Toscana

Scelto anche il nuovo direttore della Fondazione Giudo d’Arezzo

Il nome del nuovo direttore della Fondazione Guido d’Arezzo ha iniziato a circolare da alcune ore in città. Anche perché il suo ruolo è stato nominato più volte oggi in consiglio comunale a seguito di una interrogazione presentata da Francesco Romizi al sindaco Alessandro Ghinelli.

Il prossimo direttore della fondazione che si occupa della progettazione della cultura e degli stessi spazi comunali degli eventi sarà Luca Provenzani, presidente dell’associazione e scuola di musica Le 7 Note di cui è anche fondatore, musicista di grande esperienza, insegna presso la Scuola di Musica di Fiesole. Sarà lui ad assumere il ruolo lasciato vuoto dal predecessore Lorenzo Cinatti che è recentemente diventato direttore della Fondazione Teatri a Pistoia e che ha terminato il suo impegno in terra d’Arezzo il 26 febbraio scorso.
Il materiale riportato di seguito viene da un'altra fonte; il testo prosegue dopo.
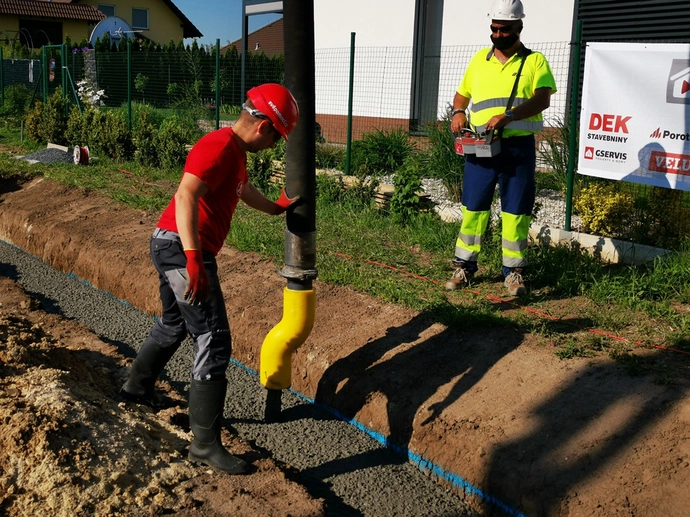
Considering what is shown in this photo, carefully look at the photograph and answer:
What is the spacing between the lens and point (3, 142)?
17.8 m

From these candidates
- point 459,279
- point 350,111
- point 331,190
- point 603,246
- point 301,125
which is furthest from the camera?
point 350,111

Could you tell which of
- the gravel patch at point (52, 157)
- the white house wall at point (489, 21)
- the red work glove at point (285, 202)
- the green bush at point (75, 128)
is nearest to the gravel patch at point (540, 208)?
the white house wall at point (489, 21)

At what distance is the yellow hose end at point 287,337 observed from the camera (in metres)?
4.63

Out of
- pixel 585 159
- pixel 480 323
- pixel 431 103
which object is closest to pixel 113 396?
pixel 480 323

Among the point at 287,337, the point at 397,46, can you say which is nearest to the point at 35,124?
the point at 397,46

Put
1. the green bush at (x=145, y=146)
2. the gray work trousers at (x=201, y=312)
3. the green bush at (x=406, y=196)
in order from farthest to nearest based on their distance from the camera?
the green bush at (x=145, y=146) < the green bush at (x=406, y=196) < the gray work trousers at (x=201, y=312)

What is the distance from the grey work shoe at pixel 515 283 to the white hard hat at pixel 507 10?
1.89 metres

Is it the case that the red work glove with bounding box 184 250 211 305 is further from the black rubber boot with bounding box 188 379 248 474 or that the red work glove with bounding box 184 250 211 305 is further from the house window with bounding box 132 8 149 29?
the house window with bounding box 132 8 149 29

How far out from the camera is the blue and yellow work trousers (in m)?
5.84

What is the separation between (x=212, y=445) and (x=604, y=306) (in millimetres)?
3190

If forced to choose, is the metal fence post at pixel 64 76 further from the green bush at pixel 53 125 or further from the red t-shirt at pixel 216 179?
the red t-shirt at pixel 216 179

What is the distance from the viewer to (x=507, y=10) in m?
5.58

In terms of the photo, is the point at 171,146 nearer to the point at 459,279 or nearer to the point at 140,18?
the point at 459,279

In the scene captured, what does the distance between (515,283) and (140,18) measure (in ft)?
155
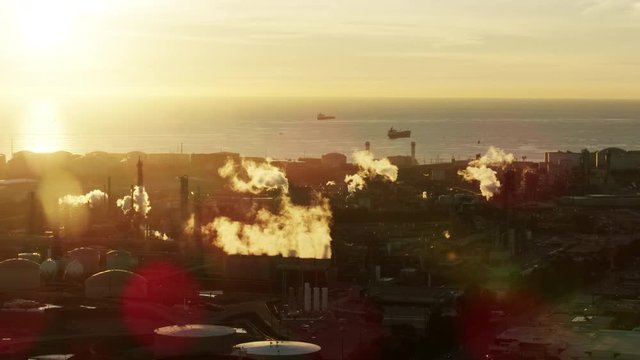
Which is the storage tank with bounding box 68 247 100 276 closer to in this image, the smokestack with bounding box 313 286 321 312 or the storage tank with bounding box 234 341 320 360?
the smokestack with bounding box 313 286 321 312

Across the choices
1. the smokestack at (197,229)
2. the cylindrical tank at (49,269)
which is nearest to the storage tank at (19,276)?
the cylindrical tank at (49,269)

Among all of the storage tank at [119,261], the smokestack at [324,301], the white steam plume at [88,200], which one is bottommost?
the smokestack at [324,301]

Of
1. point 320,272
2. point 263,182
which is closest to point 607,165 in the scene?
point 263,182

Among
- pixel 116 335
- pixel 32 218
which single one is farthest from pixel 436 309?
pixel 32 218

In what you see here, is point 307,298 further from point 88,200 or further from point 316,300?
point 88,200

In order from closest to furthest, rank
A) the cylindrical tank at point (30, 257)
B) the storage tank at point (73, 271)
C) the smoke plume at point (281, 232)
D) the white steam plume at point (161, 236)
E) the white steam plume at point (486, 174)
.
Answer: the storage tank at point (73, 271) → the cylindrical tank at point (30, 257) → the smoke plume at point (281, 232) → the white steam plume at point (161, 236) → the white steam plume at point (486, 174)

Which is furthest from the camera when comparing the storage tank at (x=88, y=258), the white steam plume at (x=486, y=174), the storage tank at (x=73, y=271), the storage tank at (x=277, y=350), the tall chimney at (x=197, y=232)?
the white steam plume at (x=486, y=174)

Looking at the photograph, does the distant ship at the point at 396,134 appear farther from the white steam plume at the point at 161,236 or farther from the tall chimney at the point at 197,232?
the tall chimney at the point at 197,232

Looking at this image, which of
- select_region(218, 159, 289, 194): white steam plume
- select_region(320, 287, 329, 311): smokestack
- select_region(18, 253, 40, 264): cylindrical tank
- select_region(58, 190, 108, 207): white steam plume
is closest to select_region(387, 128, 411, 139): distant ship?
select_region(218, 159, 289, 194): white steam plume
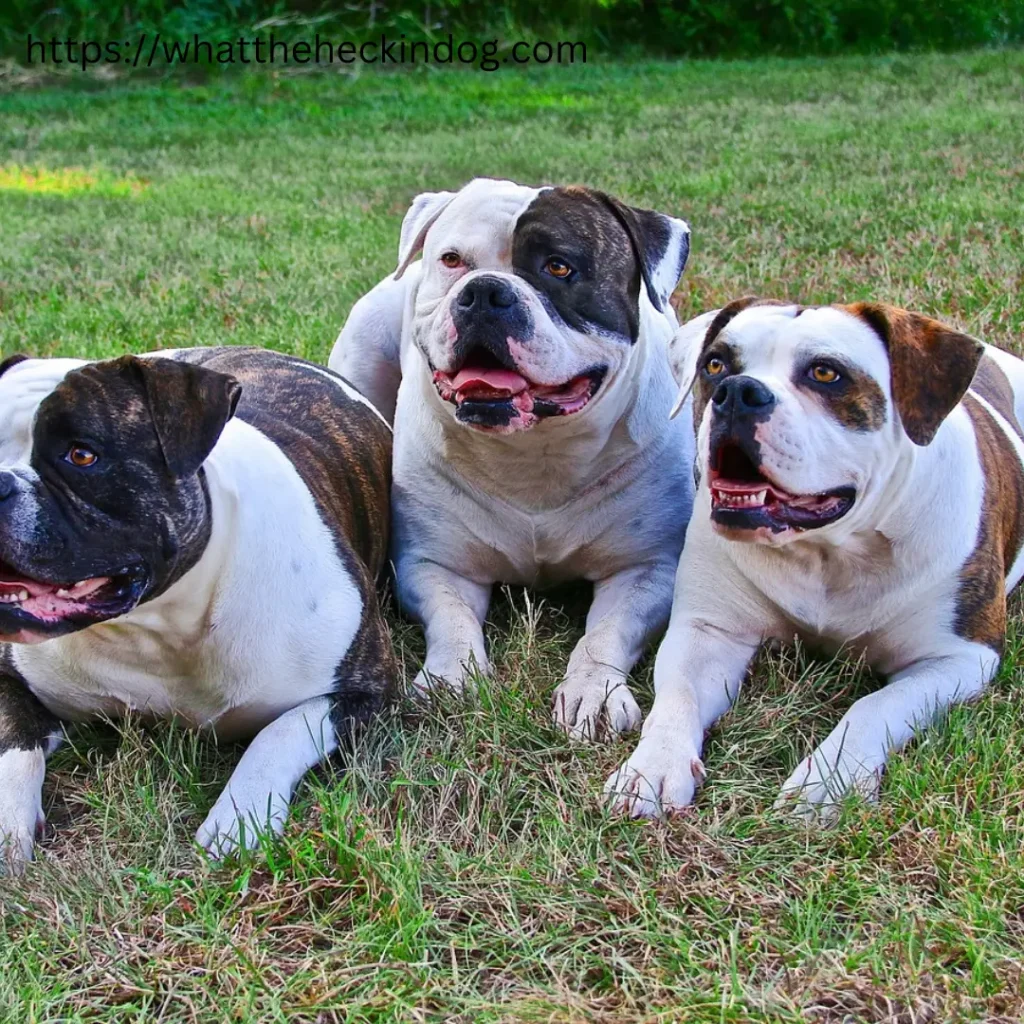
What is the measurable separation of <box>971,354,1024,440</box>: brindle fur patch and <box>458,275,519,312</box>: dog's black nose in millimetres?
1548

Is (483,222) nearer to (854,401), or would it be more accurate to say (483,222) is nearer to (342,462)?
(342,462)

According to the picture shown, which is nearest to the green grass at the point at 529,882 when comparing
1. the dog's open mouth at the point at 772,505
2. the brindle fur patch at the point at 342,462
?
the brindle fur patch at the point at 342,462

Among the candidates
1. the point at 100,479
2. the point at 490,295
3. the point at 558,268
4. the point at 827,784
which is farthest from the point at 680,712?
the point at 100,479

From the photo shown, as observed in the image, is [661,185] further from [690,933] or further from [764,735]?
[690,933]

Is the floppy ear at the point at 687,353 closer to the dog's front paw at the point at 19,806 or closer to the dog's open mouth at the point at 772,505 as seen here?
the dog's open mouth at the point at 772,505

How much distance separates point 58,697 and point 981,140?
9.29 meters

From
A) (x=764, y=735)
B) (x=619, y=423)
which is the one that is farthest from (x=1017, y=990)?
(x=619, y=423)

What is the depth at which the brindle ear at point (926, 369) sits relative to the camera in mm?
3256

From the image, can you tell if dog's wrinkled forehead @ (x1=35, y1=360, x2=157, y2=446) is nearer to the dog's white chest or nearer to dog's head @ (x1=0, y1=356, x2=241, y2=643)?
dog's head @ (x1=0, y1=356, x2=241, y2=643)

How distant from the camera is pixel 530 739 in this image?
3.37 meters

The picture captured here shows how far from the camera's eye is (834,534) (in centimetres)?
339

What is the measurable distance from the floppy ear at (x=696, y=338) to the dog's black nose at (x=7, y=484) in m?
1.72

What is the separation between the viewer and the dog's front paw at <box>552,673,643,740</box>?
135 inches

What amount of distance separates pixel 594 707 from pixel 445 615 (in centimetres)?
65
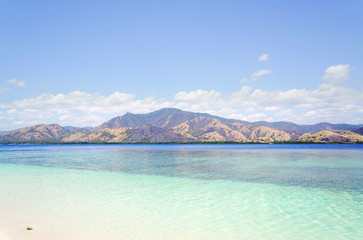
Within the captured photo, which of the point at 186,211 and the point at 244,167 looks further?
the point at 244,167

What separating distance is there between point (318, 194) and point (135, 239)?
51.8 ft

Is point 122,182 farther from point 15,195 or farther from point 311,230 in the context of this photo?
point 311,230

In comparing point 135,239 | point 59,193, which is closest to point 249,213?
point 135,239

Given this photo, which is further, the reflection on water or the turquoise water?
the reflection on water

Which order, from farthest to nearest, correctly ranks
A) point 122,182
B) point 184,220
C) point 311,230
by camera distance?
1. point 122,182
2. point 184,220
3. point 311,230

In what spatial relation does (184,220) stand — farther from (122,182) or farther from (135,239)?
(122,182)

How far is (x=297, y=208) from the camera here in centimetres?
1631

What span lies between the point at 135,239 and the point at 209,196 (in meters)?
9.40

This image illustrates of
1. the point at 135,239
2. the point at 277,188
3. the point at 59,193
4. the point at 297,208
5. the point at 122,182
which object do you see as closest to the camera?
the point at 135,239

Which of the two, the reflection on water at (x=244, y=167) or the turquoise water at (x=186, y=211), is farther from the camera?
the reflection on water at (x=244, y=167)

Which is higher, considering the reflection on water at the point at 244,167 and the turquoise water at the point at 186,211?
the turquoise water at the point at 186,211

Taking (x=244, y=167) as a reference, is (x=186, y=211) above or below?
above

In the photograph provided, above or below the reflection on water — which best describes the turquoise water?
above

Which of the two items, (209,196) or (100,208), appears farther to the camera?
(209,196)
Luca Provenzani in concerto al Bocciodromo-2

L’interrogazione di Romizi

Questa mattina in consiglio comunale Francesco Romizi è tornato a chiedere spiegazioni sulla gestione della Fondazione Guido d’Arezzo: “dopo la riforma del terzo settore entrata in vigore dal primo gennaio, la fondazione è qualificata come ente a controllo pubblico ma a oggi non sembrano ottemperati obblighi di trasparenza, dai contributi ‘fuori bando’ alle criticità nella gestione del Teatro Petrarca. Restano inoltre spese rilevanti per consulenze e incarichi. Com’è inquadrata giuridicamente la fondazione dopo l’abolizione delle onlus? Quali misure vengono previste per rispettare gli obblighi di trasparenza? Perché non è stata pubblicata la programmazione culturale per l’anno in corso? Quali sono le attuali tariffe del Teatro Petrarca? Quali incarichi sono stati conferiti negli ultimi 12 mesi? Come rafforzare il ruolo dei soci sostenitori e come rispondere ai rilievi dei sindacati sull’organizzazione del personale”? 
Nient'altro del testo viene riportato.